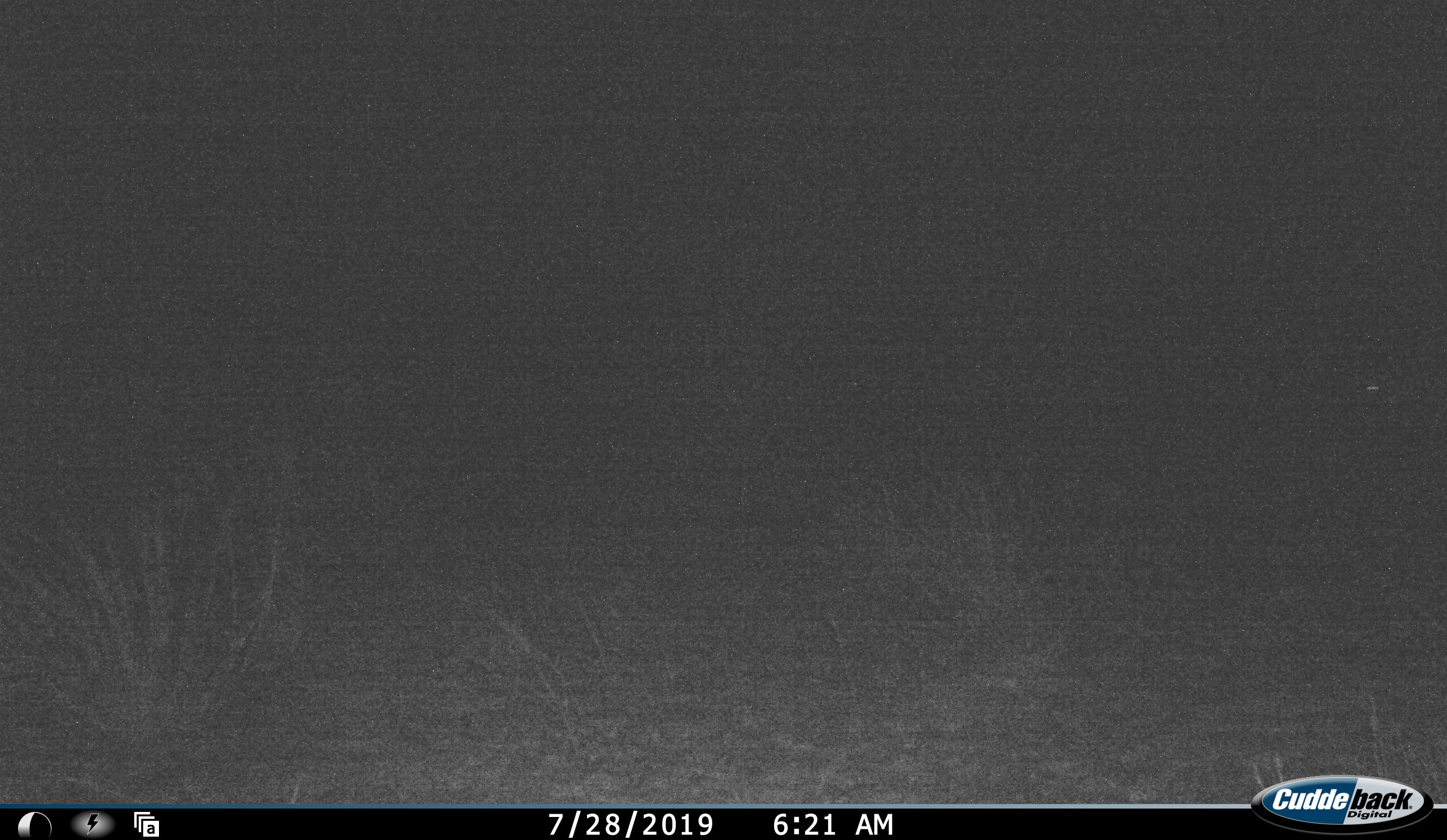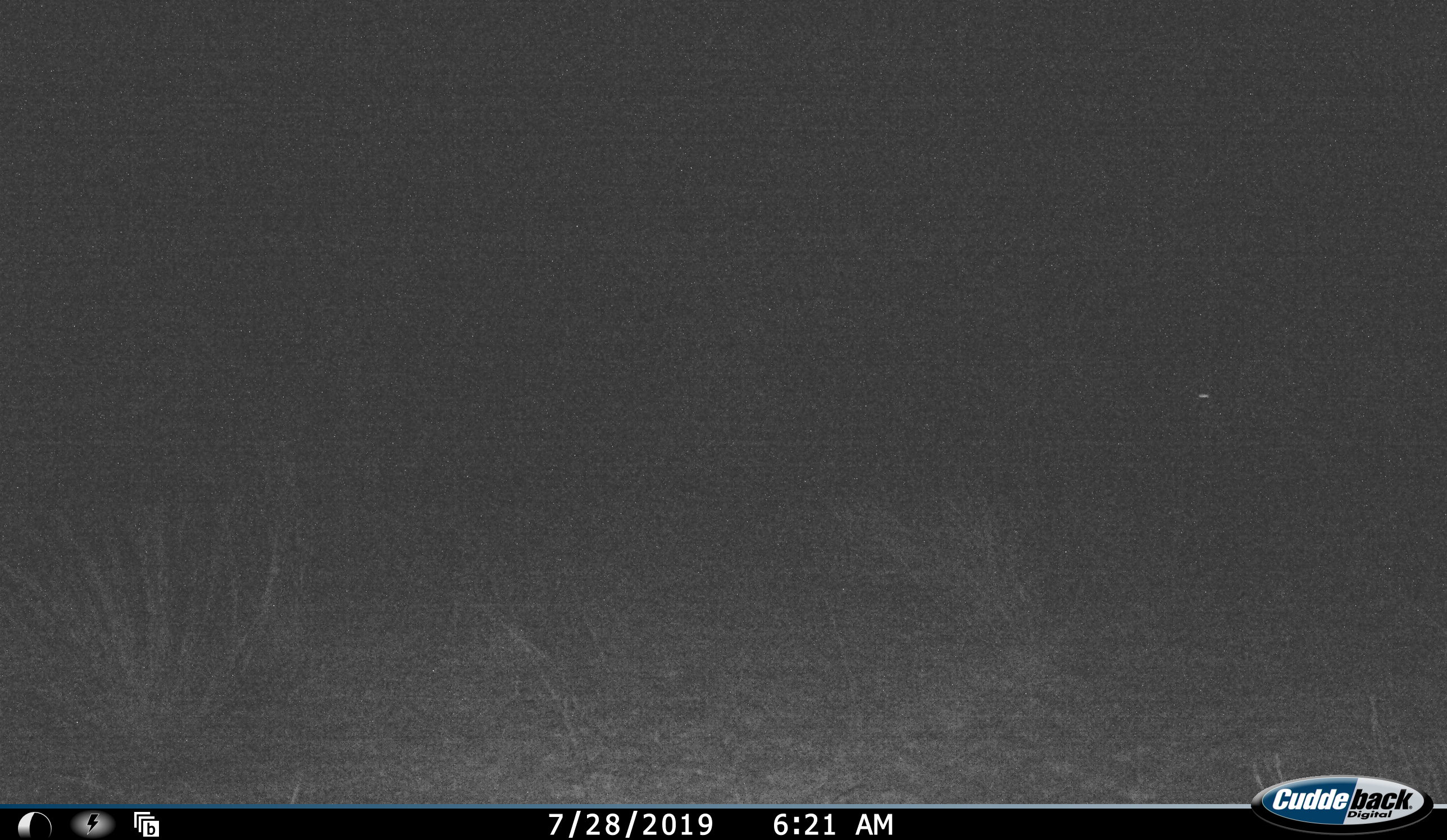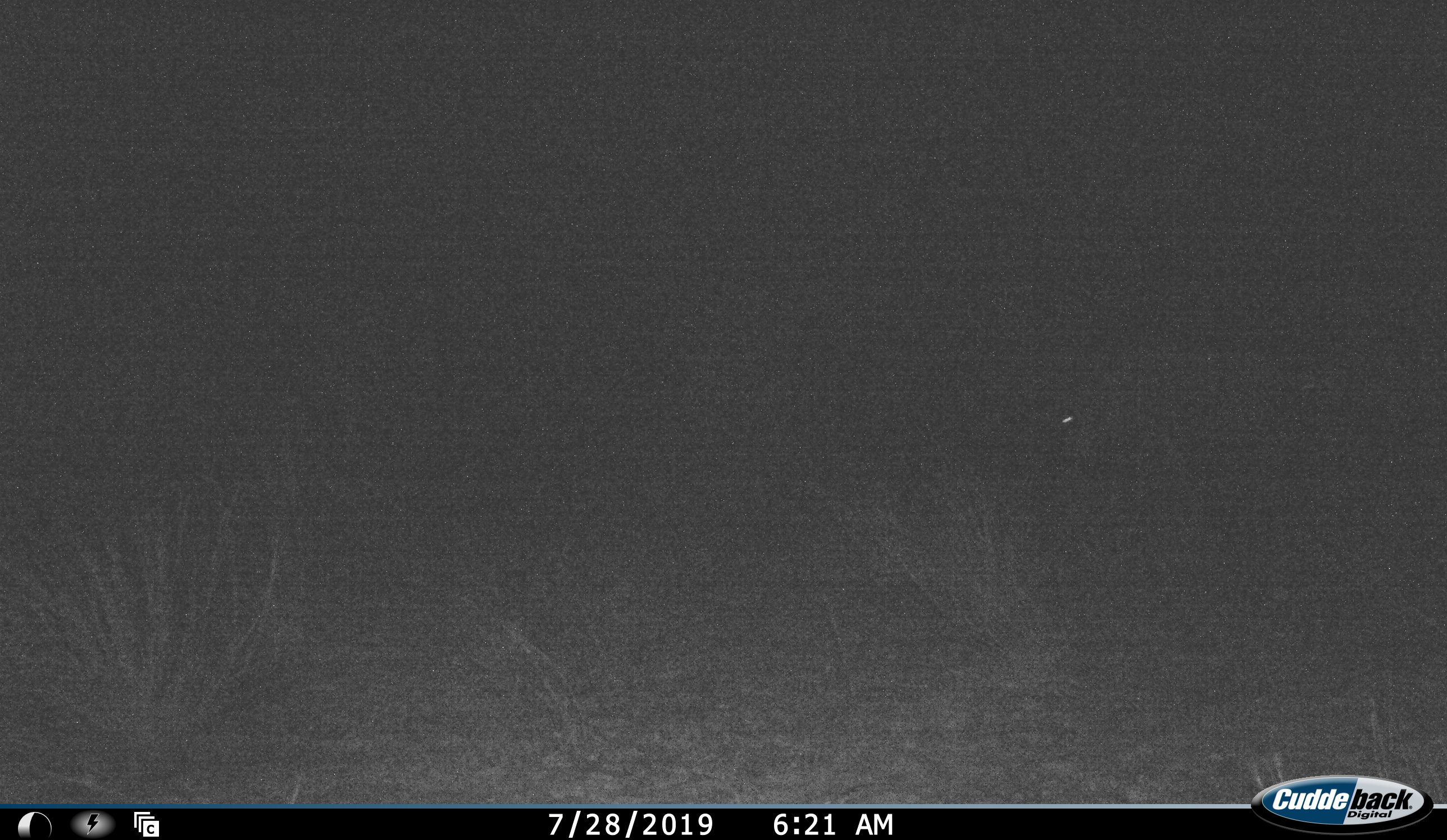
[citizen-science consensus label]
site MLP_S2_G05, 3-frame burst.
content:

------------------------

## WHAT YOU SHOULD DO
Retype each line of the listing above word for word. Exclude the pictures.

## SOLUTION
[citizen-science consensus label]
site MLP_S2_G05, 3-frame burst.
content:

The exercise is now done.